Host github-personal
    HostName github.com
    User git
    IdentityFile ~/.ssh/id_personal_sk
    IdentitiesOnly yes

Host github-work
    HostName github.com
    User git
    IdentityFile ~/.ssh/id_work_sk
    IdentitiesOnly yes

Clone with git@github-personal:me/repo.git or git@github-work:org/repo.git.

Option B — Distinct PIV slots

If you're already using PIV for macOS login, reuse that infrastructure. Avoid slot 9c for SSH — its spec-mandated "always" PIN policy means re-entering the PIN per operation. Retired slots 82–95 are a better fit.

# Personal — slot 9a (already in use for macOS login)
# Work — use a retired slot
ykman piv keys generate 82 --algorithm ECCP256 \
  --pin-policy ONCE --touch-policy CACHED /tmp/82.pub
ykman piv certificates generate 82 --subject "CN=github-work" /tmp/82.pub

Extract each pubkey and pin it per host.
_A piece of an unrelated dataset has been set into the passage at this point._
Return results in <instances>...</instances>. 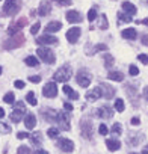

Save them to disk first, since PKCS#11 keys aren't files:

ssh-keygen -D $(brew --prefix)/lib/libykcs11.dylib > ~/.ssh/yk-all.pub
# Identify which line is which slot by subject CN, then split into per-account .pub files

Then in ~/.ssh/config:

Host github-personal
    HostName github.com
    User git
    PKCS11Provider /opt/homebrew/lib/libykcs11.dylib
    IdentityFile ~/.ssh/yk-9a.pub
    IdentitiesOnly yes

Host github-work
    HostName github.com
    User git
    PKCS11Provider /opt/homebrew/lib/libykcs11.dylib
    IdentityFile ~/.ssh/yk-82.pub
    IdentitiesOnly yes

Without IdentitiesOnly yes + IdentityFile, the SSH client offers every slot on the card — wastes auth attempts and may pick the wrong account.